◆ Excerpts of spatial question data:

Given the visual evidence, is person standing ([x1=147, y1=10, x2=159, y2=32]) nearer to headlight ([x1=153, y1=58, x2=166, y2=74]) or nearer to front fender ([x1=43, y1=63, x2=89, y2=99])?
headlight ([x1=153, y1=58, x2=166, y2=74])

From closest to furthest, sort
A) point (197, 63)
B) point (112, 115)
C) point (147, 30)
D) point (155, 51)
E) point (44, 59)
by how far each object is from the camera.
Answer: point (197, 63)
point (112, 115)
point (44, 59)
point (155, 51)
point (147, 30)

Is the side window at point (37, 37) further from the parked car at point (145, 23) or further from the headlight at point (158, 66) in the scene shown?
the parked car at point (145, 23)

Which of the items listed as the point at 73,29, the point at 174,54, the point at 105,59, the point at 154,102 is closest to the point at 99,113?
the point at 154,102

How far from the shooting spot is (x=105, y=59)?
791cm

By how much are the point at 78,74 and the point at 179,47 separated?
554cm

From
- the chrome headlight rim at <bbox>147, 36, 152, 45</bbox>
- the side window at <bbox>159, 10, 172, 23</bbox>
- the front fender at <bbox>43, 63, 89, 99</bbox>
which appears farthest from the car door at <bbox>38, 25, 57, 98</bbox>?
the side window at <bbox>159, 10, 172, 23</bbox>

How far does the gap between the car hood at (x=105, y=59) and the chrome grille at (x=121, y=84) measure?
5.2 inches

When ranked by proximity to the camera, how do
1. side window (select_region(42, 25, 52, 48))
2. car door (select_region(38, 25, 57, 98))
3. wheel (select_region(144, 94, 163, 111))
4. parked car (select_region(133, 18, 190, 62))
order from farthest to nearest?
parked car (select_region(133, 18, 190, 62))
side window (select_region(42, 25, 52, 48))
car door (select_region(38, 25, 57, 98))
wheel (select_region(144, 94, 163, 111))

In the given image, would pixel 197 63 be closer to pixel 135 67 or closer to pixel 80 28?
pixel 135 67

◆ Task description:
Lay out the items from the line containing "Which of the" through the end of the items, inclusive, as a two-column CSV with the columns input and output. Give one row per item, putting its text and its answer each in a single quoted field, with line breaks replaced by spaces.

◆ Solution for this task:
input,output
"Which of the items listed as the point at 73,29, the point at 174,54, the point at 105,59, the point at 154,102 is closest to the point at 99,113?","the point at 154,102"
"How far from the shooting spot is (x=105, y=59)?","791cm"
"By how much are the point at 78,74 and the point at 179,47 separated?","554cm"
"From - the chrome headlight rim at <bbox>147, 36, 152, 45</bbox> - the side window at <bbox>159, 10, 172, 23</bbox> - the front fender at <bbox>43, 63, 89, 99</bbox> which appears farthest from the car door at <bbox>38, 25, 57, 98</bbox>?","the side window at <bbox>159, 10, 172, 23</bbox>"
"How far does the gap between the car hood at (x=105, y=59) and the chrome grille at (x=121, y=84) measure?","5.2 inches"
"When ranked by proximity to the camera, how do 1. side window (select_region(42, 25, 52, 48)) 2. car door (select_region(38, 25, 57, 98)) 3. wheel (select_region(144, 94, 163, 111)) 4. parked car (select_region(133, 18, 190, 62)) order from farthest to nearest?","parked car (select_region(133, 18, 190, 62)) side window (select_region(42, 25, 52, 48)) car door (select_region(38, 25, 57, 98)) wheel (select_region(144, 94, 163, 111))"
"In the given image, would pixel 197 63 be closer to pixel 135 67 or closer to pixel 80 28?","pixel 135 67"